Perhaps you’re not the kind of person to believe that placement of a day should affect how you do business. However, knowing these business superstitions and cultural beliefs can help you to avoid a major faux-pas at your next meeting. It will also show a kind of cultural awareness that will prove you came to your meeting prepared. Keep these business superstitions in the back of your mind when planning your next meetings.
We’ve heard of no umbrellas inside, but no whistling? While this business superstition started life as a Russian-only belief with various meanings, it is now followed by many businesses throughout the world. In fact, it’s a widely supported rule by many people in business in the United States and Canada as well.
While whistling can show that someone is feeling jolly or in good spirits, it’s considered bad luck. In business terms, whistling indoors is supposedly related to “whistling your money away.” If you’re the superstitious type, or work around superstitious people, stop whistling in the office. You might be scaring all the money away.
It sounds like one of the odder business superstitions, but be wary of your stocks during an eclipse. If an eclipse can be seen throughout the world at any one time, expect it to correlate with lower than average stock returns. Eclipses have long been considered a bad omen, but these effects seem to persist to modern times.
This could be the result of traders being pessimistic due to the superstition surrounding an eclipse, not necessarily the eclipse itself. Regardless, the numbers are there to prove the drop. A study published in Harvard Business Review showed that during 363 eclipses over an 80 year period, stock returns were lower than usual.

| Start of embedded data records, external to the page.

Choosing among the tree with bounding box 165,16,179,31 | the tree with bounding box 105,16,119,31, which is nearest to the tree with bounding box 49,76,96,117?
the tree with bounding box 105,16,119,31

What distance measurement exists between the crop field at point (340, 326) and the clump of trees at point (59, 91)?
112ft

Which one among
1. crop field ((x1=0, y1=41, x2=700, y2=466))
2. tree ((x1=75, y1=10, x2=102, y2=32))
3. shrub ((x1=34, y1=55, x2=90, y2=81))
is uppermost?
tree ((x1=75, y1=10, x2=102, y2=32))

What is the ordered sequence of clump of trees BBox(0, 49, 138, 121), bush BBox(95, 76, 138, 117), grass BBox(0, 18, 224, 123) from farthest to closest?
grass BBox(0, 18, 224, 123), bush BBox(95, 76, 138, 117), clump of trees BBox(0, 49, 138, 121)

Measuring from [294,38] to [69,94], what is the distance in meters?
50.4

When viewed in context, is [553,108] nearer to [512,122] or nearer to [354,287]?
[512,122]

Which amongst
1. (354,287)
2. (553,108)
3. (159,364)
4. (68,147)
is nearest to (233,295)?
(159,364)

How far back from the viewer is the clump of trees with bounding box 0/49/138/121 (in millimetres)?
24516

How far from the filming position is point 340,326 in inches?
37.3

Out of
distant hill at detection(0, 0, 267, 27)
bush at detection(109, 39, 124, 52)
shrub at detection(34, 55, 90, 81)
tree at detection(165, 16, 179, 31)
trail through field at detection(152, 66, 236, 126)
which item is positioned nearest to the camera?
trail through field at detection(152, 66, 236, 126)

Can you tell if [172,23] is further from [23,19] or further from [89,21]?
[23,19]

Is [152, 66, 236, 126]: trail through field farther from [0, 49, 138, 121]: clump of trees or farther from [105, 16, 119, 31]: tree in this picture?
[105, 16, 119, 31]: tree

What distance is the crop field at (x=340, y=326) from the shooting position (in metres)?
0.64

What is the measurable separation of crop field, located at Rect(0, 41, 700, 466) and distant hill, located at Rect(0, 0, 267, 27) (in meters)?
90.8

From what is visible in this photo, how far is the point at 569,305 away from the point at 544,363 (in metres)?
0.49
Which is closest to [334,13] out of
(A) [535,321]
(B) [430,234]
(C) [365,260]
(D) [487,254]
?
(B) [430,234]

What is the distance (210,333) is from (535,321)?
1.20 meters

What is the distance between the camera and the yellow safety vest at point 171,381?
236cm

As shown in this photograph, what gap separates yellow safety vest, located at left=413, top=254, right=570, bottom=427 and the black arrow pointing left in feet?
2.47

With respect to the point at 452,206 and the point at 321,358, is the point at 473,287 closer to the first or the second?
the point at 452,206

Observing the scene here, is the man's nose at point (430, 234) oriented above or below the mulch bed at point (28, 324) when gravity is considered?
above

You may not believe in these business superstitions or in the supernatural affecting your work. However, you might be surprised to see that there are real-world consequences of Friday the 13th. Revenues around the world consistently plummet on each Friday the 13th.
According to the Stress Management Center and Phobia Institute in North Carolina, close to $900 million in average revenue is lost on this day alone. There has not been a single proven cause of this loss, but there have been theories. Among the most popular is the idea that people refusing to travel, take business decisions, or make large transactions on this day causes this dip. Essentially, it is not Friday the 13th causing the chaos, but the belief in Friday the 13th.
Fidgeting is not just a sign of nerves in Korean culture, it is considered bad luck. The next time you are dealing with your Korean business partners, make sure you don’t overdose on the coffee beforehand. Avoid shaking your legs, twiddling your thumbs, or tapping your fingers. And please, leave your fidget spinner at home.
First of all, it’s annoying for others in the room, regardless of business superstitions. Furthermore, according to Korean tradition, fidgeting is a sign that you are about to lose a significant amount of money.
Business superstitions and bad luck go hand in hand on Friday the 13th. However, that should not stop you from going about business as usual. You still have travel plans to make for your next trip, even if you aren’t flying out on this superstitious day. Why not take advantage of the expected lull and book your travel accommodations today? As the above examples show, the most tangible effects of Friday the 13th are caused by the belief, not the date.
Just in case though, don’t step on any pavement cracks or say hello to any black cats.